The Procession and the Darkness

At approximately 3 a.m., the congregation moves outside. This is called Khavarutyun — the Resurrection Walk. The congregation circles the exterior of the church, processing counterclockwise, holding candles. The night is cold. The canyon wind is significant at the edge of the plateau. The candles flicker and strain against the wind. The monastery is not lit by electric light — there is no external illumination.

You're walking in near-total darkness, holding a small candle, processing around a 10th-century stone structure. The canyon is below. You can't see it, but you know it's there — 400 meters of air between the monastery and the canyon floor. The deacon continues chanting. The congregation continues responding. The procession continues.

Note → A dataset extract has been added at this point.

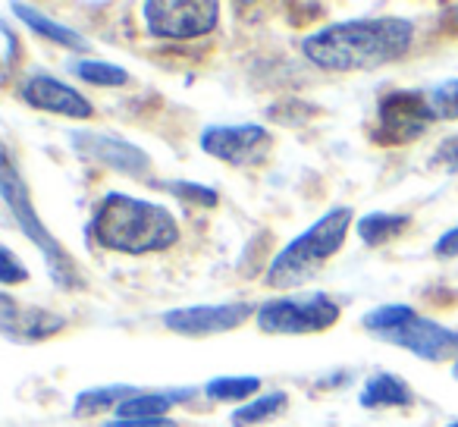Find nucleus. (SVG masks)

Then the wind comes. It's a gust that flows up from the canyon, the specific wind pattern of the Debed gorge at night. The wind hits the procession. The candles — hundreds of small flames held by people walking in darkness — the candles begin to go out. Not all at once. In waves. A patch of candles here, another there. The darkness deepens as more flames extinguish.

What Happens When the Candles Go Out

This is the moment. The moment that no one plans for but everyone understands. As the candles go out, darkness settles. The procession continues but the light is failing. People look to the remaining lit candles. Someone with a still-burning candle will hold it toward someone whose candle has gone dark. Flames pass. A candle that was burning at the front of the procession might travel toward the back. The transmission of flame is physical and communal.

The deacon continues. The chanting doesn't break. The procession continues in near-total darkness with only a handful of lit candles remaining and the congregation moving to relight their candles from these remaining sources. It looks chaotic from outside. From inside — walking in the procession, holding your relit candle — it looks like grace. Like something has been demonstrated. Like the continuity isn't automatic. It has to be passed hand to hand, person to person. The light survives because people carry it.

The procession completes. The congregation re-enters the church. The service concludes at approximately 4 a.m. People genuflect. The deacon chants the final prayers. The candles are extinguished. You walk out of the church into the approaching dawn.

After the Service

The sun rises slowly from the east. People gather in the churchyard with food they've brought from home. Easter bread — lavash or traditional shaped breads — are distributed. Red eggs, symbol of resurrection. Cold meats from Thursday's preparations. People sit on the stone steps of the monastery and eat as the light increases. The monastery cook — there is someone who manages the kitchen — brings out coffee. People drink coffee and eat bread at dawn on the steps of a 10th-century church.

People talk. People who know each other embrace. People from Alaverdi and Vanadzor who've made the journey for the service sit with people from the surrounding villages. The canyon wall across from the monastery gradually becomes visible as the light improves. By 6 a.m., it's fully light. The liturgy is complete. The resurrection has been commemorated. Now you eat and the day begins.

Who Comes to This Service

It's not a tourist attraction. You won't find organized tours promoting Haghpat Easter as a must-see event. The people who come are people for whom this is their church. They come from the villages in the area because this is where they worship. Some come from Alaverdi and Vanadzor — urban populations who've maintained church connections. A few visitors come, drawn by guidebooks or by chance. But the service is not performed for visitors. It's performed for the congregation. If visitors are present, they're accommodated, but they're not the purpose.

The service is physically demanding. You stand for four hours. Your feet hurt. You process in darkness. It's not a comfortable experience. This is probably why tourists don't dominate it. The experience is genuine. It belongs to the people who practice it regularly. If you arrive, you're welcome to participate. But you're expected to respect the seriousness of the occasion. This is faith embodied in practice, not faith packaged for consumption.